Selected excerpt ::
________________
There is nothing more obnoxious than someone who has allowed running to hijack every aspect of their personality, and I am dangerously close to losing myself to the cult. It is up to me—and only me—to pull myself out before it’s too late.

Meg Takacs, a running coach and fitness writer in Colorado, has a few theories about why running tends to sabotage our interpersonal etiquette. First, and most importantly, if you have decided to be a runner in 2023, you will undoubtedly be introduced to a whole network of gadgets and apps—Garmin, Strava, the Nike Run Club, and so on—that supply a litany of biometric data (cadence, distance, heart rate) directly to your phone. Those stats are addictive, and they can help you adjust your training regimen as you knife your way toward a respectable pace. So, naturally, when Strava informs a new runner that they’ve finally broken the nine-minute barrier during their last mile, they’re compelled to share that news with an ambivalent audience across all social feeds, over and over again.

“Once you get that feeling of accomplishment, you want to talk about it, show it, and relish in it,” said Takacs. “I think these things light up the endorphins in our heads.”

This solipsism gets even worse if you’ve recently had a workout injury, she added. There is nothing runners love more than discussing their various flavors of tendonitis—for that is the only arena in which one can harvest sympathy and athletic envy at the same time. “We joke about our older relatives complaining about their ailments, but I promise you, get a group of runners in a room, and it will be a thousand times worse,” continued Takacs. As someone who suffered an injured knee two weeks into my running career, I can attest that my lovely fiancée informed me, in no uncertain terms, that I “needed to stop talking about it so much.” There’s an oddly decadent dignity to athletic recovery, and I was selfishly slurping up every drop.
________________
Material provided ::

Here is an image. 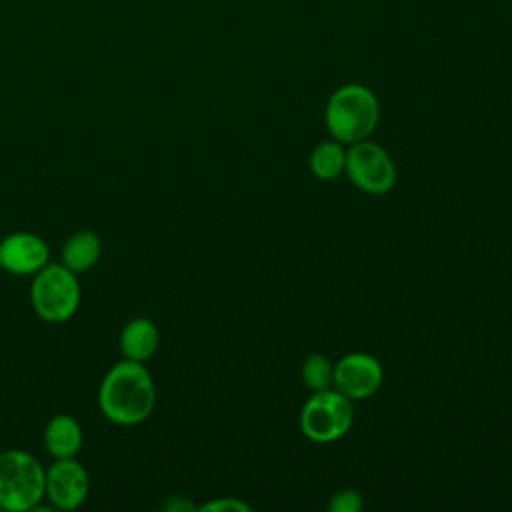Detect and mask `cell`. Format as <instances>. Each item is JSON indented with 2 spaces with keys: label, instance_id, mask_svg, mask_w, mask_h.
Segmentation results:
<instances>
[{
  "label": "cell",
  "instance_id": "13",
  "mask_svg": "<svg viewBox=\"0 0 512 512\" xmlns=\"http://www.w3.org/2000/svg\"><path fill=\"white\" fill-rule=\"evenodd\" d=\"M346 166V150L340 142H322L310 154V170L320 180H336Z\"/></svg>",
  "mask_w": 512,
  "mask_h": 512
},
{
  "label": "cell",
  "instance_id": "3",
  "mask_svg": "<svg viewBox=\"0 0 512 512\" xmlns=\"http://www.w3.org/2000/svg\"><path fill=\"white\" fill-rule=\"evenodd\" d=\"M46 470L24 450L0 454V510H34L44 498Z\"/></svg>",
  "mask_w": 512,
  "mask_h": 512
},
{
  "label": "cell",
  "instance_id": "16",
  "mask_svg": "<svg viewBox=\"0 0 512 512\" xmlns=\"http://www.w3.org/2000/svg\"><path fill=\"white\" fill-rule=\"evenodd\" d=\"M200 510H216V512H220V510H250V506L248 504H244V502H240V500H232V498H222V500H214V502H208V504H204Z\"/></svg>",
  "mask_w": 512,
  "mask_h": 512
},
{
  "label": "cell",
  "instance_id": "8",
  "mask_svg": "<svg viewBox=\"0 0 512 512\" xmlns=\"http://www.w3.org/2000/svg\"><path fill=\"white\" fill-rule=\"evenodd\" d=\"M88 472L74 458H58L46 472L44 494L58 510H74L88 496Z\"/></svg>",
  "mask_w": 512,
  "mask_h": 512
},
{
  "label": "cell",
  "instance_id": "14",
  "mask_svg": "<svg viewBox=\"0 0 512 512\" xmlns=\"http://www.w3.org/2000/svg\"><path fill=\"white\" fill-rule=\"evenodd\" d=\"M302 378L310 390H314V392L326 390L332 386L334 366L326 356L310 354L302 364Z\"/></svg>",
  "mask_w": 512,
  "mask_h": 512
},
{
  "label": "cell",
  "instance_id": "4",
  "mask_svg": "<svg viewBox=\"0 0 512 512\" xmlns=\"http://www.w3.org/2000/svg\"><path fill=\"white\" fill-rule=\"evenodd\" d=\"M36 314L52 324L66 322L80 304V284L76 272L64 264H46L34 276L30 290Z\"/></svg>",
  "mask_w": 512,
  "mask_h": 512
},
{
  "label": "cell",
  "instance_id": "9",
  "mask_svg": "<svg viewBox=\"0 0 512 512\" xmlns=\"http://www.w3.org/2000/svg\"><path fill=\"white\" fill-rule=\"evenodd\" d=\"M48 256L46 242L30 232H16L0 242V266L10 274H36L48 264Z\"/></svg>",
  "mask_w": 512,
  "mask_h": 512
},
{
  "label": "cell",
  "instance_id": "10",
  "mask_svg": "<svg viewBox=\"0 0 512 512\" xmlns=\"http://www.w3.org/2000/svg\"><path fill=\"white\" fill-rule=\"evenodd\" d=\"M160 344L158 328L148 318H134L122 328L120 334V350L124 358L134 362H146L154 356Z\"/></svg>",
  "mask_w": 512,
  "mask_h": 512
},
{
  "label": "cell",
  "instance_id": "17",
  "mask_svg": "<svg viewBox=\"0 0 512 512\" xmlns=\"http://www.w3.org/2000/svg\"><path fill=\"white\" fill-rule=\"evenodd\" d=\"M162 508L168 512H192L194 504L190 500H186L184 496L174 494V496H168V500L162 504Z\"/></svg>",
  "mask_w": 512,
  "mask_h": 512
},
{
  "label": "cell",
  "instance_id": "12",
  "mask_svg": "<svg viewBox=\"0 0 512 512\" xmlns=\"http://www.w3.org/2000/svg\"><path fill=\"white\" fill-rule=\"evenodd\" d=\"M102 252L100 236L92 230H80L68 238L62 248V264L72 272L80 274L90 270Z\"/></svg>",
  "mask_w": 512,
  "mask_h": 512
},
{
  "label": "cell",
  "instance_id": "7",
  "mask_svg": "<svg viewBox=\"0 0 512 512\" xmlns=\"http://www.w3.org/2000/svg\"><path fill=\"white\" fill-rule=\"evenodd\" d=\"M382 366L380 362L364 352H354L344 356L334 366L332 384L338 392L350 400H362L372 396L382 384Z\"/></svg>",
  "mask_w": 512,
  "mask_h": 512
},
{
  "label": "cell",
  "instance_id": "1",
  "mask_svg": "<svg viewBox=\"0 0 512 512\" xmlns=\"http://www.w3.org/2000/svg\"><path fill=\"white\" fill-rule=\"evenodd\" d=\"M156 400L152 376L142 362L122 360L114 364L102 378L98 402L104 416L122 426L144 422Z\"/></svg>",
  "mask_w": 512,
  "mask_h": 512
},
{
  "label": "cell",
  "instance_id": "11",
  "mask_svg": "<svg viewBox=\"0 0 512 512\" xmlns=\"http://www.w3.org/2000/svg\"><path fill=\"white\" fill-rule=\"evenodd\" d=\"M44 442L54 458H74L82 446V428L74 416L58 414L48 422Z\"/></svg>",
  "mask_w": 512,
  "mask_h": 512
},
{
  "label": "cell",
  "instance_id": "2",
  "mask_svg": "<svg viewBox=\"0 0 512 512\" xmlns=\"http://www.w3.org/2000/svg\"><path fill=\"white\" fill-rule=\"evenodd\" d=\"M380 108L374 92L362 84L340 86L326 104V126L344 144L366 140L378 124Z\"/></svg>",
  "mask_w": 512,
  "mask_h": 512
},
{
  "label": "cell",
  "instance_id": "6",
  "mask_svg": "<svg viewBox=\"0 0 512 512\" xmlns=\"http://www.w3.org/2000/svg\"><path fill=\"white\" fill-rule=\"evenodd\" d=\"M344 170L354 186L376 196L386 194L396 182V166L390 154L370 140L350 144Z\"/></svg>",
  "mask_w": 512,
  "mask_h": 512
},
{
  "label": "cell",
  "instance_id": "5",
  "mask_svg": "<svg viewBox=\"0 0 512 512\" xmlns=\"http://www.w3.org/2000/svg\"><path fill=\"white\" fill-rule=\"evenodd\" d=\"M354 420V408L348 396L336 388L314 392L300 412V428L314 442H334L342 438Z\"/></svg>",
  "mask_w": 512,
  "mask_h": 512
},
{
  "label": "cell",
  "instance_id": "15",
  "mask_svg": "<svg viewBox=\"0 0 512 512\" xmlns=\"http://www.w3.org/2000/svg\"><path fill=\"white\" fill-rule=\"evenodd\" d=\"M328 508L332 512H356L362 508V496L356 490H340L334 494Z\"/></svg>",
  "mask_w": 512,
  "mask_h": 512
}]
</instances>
________________
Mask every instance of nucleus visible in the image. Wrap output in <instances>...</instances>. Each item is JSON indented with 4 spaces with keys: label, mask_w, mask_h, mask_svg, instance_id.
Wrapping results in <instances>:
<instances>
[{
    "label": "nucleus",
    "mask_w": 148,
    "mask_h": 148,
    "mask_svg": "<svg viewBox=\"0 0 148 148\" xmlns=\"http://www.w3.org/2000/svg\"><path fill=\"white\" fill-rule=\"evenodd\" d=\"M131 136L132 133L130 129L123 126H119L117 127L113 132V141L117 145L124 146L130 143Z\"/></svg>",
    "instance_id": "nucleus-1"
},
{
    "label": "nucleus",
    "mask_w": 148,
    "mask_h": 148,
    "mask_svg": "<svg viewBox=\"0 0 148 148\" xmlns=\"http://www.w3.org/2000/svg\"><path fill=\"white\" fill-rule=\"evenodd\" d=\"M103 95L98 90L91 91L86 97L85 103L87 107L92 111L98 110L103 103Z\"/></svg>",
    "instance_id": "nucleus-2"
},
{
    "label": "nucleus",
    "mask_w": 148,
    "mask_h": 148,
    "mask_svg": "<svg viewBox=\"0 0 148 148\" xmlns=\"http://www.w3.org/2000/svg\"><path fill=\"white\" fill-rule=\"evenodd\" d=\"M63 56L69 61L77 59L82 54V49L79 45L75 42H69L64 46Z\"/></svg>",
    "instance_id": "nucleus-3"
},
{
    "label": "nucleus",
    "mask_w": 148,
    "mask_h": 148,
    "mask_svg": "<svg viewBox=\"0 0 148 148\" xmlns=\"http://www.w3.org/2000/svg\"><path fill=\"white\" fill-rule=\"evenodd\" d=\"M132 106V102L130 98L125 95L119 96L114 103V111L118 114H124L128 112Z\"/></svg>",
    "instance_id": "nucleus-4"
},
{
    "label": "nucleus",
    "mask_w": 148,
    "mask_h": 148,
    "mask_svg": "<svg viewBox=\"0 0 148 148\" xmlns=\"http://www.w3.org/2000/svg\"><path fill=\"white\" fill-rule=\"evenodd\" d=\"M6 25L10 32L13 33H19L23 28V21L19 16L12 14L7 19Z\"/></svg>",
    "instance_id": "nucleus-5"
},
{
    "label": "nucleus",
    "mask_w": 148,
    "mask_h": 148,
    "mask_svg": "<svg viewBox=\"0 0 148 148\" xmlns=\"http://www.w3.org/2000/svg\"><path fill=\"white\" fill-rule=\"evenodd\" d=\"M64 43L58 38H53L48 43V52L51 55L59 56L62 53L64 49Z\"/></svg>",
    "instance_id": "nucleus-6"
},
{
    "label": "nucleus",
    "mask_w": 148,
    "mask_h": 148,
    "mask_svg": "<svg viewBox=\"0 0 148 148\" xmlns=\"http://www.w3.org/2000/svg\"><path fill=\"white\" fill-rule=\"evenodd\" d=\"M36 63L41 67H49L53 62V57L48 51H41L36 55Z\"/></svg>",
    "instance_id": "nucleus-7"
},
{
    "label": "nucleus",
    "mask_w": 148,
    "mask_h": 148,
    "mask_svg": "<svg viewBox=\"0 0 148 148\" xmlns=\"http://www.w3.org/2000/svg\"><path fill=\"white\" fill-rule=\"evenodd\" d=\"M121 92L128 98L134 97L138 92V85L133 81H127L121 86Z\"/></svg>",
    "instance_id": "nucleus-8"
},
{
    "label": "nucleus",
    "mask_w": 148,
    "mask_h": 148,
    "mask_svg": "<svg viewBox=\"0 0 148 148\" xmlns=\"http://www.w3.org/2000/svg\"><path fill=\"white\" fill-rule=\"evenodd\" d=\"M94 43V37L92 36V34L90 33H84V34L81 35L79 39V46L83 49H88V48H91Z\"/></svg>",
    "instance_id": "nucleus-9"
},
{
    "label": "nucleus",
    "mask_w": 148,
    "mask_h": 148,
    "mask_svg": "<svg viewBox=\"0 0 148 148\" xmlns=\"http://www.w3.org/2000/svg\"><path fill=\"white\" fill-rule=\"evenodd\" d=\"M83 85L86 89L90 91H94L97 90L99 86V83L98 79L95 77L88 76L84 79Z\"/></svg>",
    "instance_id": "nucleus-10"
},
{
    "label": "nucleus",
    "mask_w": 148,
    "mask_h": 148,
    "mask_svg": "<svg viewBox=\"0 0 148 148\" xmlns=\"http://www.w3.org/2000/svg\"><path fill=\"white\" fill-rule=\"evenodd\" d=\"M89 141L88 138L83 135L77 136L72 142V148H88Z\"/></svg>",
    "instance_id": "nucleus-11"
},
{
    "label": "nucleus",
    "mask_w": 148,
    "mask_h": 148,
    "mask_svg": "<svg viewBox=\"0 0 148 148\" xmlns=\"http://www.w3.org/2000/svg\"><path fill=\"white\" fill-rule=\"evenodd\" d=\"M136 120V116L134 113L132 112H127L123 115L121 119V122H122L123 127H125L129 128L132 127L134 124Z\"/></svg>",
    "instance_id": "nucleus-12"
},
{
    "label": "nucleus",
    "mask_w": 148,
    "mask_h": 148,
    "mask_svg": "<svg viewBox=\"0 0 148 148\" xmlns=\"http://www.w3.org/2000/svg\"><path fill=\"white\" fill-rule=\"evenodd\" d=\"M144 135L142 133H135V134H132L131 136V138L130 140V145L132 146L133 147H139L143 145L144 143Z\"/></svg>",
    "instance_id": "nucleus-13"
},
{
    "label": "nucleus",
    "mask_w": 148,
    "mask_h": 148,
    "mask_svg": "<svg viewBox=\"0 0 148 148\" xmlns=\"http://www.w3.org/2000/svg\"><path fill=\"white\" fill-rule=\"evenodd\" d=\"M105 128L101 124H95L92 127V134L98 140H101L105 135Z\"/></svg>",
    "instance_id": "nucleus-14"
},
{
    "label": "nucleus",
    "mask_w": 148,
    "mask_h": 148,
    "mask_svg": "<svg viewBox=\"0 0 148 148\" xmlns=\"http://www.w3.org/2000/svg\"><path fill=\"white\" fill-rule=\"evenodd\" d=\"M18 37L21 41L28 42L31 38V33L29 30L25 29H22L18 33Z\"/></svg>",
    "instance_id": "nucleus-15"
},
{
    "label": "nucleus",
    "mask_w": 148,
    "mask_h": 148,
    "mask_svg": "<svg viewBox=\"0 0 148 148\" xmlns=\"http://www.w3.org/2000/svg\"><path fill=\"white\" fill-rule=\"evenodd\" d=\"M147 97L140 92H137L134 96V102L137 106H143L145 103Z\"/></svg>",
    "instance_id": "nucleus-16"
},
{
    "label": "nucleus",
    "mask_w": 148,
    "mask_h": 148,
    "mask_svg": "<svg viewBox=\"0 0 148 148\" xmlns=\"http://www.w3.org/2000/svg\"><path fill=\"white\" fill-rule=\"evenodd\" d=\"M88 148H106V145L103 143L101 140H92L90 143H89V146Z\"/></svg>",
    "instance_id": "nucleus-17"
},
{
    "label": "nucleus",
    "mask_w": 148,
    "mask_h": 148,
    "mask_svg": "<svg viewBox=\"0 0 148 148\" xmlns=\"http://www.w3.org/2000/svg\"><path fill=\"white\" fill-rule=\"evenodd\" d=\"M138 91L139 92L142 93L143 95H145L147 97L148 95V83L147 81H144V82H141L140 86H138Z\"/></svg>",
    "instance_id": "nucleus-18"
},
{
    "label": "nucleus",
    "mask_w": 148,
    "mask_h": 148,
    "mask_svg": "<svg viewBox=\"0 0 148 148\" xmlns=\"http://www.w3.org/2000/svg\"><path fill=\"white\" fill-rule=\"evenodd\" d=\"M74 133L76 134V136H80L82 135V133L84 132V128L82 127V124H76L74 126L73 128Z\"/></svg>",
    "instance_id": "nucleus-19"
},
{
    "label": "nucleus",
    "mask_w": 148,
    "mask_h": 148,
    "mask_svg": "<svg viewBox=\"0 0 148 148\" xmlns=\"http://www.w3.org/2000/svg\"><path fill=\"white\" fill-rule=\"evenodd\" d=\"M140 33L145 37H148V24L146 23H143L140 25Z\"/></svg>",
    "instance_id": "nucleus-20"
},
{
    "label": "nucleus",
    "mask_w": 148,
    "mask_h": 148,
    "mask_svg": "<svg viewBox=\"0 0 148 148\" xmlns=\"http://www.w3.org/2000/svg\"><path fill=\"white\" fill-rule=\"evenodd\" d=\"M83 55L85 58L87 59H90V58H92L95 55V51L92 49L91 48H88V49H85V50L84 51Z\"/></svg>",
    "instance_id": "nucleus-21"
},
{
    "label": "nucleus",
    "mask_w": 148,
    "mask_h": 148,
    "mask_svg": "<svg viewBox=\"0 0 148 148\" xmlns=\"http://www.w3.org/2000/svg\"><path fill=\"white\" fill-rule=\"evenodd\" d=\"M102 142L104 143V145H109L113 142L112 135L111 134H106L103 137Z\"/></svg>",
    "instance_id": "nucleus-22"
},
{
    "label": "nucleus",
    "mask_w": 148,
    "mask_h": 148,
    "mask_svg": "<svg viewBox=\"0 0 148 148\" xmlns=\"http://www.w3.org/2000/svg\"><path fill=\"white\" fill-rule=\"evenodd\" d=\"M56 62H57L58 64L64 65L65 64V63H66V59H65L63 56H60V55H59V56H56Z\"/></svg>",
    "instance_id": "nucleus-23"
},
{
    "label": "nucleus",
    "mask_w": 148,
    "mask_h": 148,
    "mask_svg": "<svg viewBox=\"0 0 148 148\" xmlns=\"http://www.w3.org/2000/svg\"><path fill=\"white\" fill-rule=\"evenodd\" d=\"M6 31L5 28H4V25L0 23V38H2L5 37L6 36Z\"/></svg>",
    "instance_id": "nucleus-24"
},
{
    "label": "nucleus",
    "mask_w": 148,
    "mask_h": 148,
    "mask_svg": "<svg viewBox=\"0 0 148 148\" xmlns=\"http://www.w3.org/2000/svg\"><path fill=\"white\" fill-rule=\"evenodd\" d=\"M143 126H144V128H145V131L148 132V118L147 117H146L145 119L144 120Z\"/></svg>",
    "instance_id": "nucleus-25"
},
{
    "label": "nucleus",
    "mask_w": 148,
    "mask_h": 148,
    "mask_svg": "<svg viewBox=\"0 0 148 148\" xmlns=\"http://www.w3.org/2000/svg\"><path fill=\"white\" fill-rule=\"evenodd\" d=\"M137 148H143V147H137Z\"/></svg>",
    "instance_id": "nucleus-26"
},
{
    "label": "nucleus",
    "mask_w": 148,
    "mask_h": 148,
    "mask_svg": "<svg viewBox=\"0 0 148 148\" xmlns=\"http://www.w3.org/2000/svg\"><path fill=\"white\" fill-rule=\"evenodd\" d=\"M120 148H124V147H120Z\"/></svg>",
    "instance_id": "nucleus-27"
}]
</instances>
________________
Please list the gadgets and apps named in the running excerpt above.

Garmin
Strava
the Nike Run Club